Tugas Wajib:
Cetak sama persis bagian teks tentang kemiskinan yang dimulai dengan "Dalam riwayat lain, Rasulullah" dan berlanjut sampai "Ibn Majah, Al-Hakim).".

Kutipan Teks:
Kedua, kemiskinan dipandang sebagai kehendak Tuhan, takdir Tuhan. Inilah paham kaum Jabariah. Karena kemiskinan itu sudah merupakan ketentuan Allah, tak perlu kita berjuang untuk mengurangi kemiskinan. Kemiskinan bukan masalah sosial. Ia hanya masalah giliran saja. Bukankah Tuhan bersabda: Hari-hari kejayaan ini kami pergilirkan antara manusia (Ali Imran: 140). Atau: Allah meluaskan rezeki kepada siapa yang dikehendaki-Nya dan menyempitkan rezeki” (Ar-Ra’d: 26, lihat juga Al-Qashash: 82, A-Ankabut: 62, Ar-Rum: 37). Banyak hadis dikutip untuk menunjukkan bahwa nasib kita sudah ditentukan sebelum kita lahir, termasuk kaya atau miskin.

Ketiga, kemiskinan dipandang sebagai kemusykilan hidup yang harus diatasi. Orang miskin menjadi miskin karena berbagai masalah. Yusuf al-Qardhawi, dan banyak penulis mutakhir, memandang kemiskinan sebagai bahaya terhadap akidah, akhlak, pemikiran, keluarga, dan masyarakat. Dalam hubungan dengan bahaya kemiskinan terhadap akidah, Nabi SAW bersabda: “Hampir-hampir kemiskinan menjadikan orang kafir” (Abu Nu’aim). 
Dalam riwayat lain, Rasulullah SAW berdoa: “ Ya Allah, aku berlindung kepadamu dari kefakiran, kekurangan dan kehinaan. Aku berlindung kepada-Mu dari berbuat zalim dan dizalimi” (Abu Dawud, Al-Nasai, Ibn Majah, Al-Hakim).
Nabi SAW bersabda: “Siapa yang mempunyai kelebihan harta hendaknya ia memberikan hartanya kepada orang yang tidak memilikinya. Siapa yang mempunyai bekal, hendaknya ia memberikan bekal kepada yang tidak mempunyainya.”
Di antara sahabat Nabi SAW yang mengikuti pandangan ini ialah Ali bin  Abi Thalib kw. Ia berkata, “Jika kemiskinan itu manusia, aku akan memeranginya.” Kepada puteranya, Hasan, Ali berpesan, “Wahai anakku, orang miskin itu terhina. Pembicaraannya tidak didengar, statusnya tidak diharga. Bila si miskin jujur, ia disebut pendusta. Bila ia zuhud, ia bodoh. Wahai anakku, jika orang ditimpa kemiskinan, ia akan mendapat empat perkara: kelemahan dalam keyakinan, kekurangan dalam pemikiran, kelembekan dalam beragama, kekurangan rasa malu. Marilah kita berlindung kepada Allah dari kefakiran” (Al-Bihar 72:47).

Bahan Tersedia:

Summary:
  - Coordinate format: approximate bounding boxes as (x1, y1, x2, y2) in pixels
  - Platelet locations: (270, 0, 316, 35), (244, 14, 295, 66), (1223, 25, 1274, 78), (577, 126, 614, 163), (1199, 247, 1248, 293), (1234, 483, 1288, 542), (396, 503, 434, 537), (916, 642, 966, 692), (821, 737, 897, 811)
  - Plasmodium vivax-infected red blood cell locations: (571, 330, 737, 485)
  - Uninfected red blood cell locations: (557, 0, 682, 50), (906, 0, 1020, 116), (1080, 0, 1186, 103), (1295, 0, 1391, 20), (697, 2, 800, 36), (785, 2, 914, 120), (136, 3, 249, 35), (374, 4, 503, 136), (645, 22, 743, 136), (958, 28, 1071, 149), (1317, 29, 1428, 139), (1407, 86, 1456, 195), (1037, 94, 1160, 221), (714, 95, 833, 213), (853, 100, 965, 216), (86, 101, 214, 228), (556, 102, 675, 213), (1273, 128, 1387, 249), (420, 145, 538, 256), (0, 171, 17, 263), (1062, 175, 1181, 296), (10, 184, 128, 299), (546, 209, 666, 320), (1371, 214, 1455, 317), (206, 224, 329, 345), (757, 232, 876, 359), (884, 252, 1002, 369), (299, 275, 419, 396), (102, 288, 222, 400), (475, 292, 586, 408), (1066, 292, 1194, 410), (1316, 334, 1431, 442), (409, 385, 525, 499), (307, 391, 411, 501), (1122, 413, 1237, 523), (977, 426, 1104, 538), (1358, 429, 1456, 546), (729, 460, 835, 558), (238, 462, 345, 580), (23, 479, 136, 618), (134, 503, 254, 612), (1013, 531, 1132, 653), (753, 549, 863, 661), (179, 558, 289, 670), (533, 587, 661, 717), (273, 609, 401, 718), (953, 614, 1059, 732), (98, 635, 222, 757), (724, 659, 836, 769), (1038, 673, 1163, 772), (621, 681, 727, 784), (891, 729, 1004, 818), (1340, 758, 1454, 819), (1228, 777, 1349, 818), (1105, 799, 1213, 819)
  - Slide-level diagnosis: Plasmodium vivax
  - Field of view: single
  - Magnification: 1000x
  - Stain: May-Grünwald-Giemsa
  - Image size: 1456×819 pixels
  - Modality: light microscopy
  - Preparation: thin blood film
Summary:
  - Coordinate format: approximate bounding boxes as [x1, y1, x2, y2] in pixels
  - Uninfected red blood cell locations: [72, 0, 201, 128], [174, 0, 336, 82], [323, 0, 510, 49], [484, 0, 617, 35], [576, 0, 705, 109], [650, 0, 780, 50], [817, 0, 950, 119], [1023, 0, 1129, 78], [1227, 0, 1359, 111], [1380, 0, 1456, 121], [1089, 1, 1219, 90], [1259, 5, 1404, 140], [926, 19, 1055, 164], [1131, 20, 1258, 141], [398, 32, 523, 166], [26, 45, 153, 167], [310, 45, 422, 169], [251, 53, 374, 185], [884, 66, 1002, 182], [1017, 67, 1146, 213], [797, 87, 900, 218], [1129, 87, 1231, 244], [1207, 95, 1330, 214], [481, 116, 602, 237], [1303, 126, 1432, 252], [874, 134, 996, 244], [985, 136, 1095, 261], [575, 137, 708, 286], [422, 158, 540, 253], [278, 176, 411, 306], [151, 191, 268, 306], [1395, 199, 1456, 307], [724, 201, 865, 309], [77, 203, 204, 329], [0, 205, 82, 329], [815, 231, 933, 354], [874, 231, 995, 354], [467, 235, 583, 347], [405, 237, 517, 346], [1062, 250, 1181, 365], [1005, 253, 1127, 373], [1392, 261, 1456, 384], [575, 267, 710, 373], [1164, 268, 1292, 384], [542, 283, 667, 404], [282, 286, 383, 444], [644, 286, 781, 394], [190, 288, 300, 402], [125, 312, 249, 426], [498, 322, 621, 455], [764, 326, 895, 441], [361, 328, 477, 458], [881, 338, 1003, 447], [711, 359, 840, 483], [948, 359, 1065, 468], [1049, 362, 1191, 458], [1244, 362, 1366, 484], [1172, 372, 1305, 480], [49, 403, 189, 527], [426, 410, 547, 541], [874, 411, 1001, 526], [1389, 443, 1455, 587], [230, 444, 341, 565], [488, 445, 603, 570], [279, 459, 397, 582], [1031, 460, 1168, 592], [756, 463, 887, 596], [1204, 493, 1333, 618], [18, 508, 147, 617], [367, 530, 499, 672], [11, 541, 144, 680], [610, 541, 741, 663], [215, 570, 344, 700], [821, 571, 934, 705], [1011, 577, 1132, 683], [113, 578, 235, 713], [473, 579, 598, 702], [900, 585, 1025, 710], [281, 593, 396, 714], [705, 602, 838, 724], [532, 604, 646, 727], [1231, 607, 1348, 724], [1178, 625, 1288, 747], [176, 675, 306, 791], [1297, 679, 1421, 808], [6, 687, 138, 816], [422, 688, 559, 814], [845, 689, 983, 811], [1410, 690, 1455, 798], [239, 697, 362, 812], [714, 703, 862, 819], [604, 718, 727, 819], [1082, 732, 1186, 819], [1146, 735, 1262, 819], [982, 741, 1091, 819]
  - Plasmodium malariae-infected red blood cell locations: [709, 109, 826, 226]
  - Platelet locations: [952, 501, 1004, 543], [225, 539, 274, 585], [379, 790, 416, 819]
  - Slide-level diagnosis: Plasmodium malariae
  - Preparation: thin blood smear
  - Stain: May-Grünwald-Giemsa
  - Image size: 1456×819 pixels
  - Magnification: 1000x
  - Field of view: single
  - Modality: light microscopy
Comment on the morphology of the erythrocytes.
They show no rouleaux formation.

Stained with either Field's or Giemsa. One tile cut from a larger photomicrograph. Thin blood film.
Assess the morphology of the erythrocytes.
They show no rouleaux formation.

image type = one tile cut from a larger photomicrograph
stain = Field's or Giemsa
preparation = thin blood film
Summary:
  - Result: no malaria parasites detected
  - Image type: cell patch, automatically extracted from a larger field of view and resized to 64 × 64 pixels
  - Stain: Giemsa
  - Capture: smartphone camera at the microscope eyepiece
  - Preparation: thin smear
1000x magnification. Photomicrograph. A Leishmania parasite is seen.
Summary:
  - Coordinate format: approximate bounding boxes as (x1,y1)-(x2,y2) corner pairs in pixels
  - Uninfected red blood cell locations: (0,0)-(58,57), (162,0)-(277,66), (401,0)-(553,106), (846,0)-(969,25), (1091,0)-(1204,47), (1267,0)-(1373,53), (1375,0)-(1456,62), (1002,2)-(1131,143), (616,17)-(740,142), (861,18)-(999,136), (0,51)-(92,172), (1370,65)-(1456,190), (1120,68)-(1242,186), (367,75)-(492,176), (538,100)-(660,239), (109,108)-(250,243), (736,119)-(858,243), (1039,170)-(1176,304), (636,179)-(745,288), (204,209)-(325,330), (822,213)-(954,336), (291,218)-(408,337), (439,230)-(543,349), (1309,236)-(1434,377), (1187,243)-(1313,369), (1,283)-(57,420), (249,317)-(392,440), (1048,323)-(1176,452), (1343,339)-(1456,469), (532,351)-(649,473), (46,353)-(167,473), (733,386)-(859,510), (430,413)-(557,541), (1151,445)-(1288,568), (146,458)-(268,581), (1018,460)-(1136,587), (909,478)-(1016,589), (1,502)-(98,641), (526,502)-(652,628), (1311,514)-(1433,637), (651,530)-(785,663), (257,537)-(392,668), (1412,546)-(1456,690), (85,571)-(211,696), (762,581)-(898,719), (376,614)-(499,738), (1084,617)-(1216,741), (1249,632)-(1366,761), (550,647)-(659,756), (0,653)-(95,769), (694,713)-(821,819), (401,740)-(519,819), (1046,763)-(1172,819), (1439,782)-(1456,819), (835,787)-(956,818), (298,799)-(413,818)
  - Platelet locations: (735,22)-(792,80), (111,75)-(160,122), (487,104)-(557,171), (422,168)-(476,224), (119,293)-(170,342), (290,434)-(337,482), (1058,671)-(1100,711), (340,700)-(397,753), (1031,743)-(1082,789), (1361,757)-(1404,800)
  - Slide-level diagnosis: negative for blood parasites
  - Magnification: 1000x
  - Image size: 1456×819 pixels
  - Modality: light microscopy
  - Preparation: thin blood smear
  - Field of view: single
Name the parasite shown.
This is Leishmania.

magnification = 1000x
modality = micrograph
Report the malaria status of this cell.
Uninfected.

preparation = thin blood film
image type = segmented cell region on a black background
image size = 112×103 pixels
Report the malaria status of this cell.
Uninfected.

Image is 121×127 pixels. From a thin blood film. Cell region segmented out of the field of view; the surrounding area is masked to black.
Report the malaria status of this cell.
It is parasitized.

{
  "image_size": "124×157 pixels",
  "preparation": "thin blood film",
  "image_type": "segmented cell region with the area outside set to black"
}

Jawaban Lengkap:
Dalam riwayat lain, Rasulullah SAW berdoa: “ Ya Allah, aku berlindung kepadamu dari kefakiran, kekurangan dan kehinaan. Aku berlindung kepada-Mu dari berbuat zalim dan dizalimi” (Abu Dawud, Al-Nasai, Ibn Majah, Al-Hakim).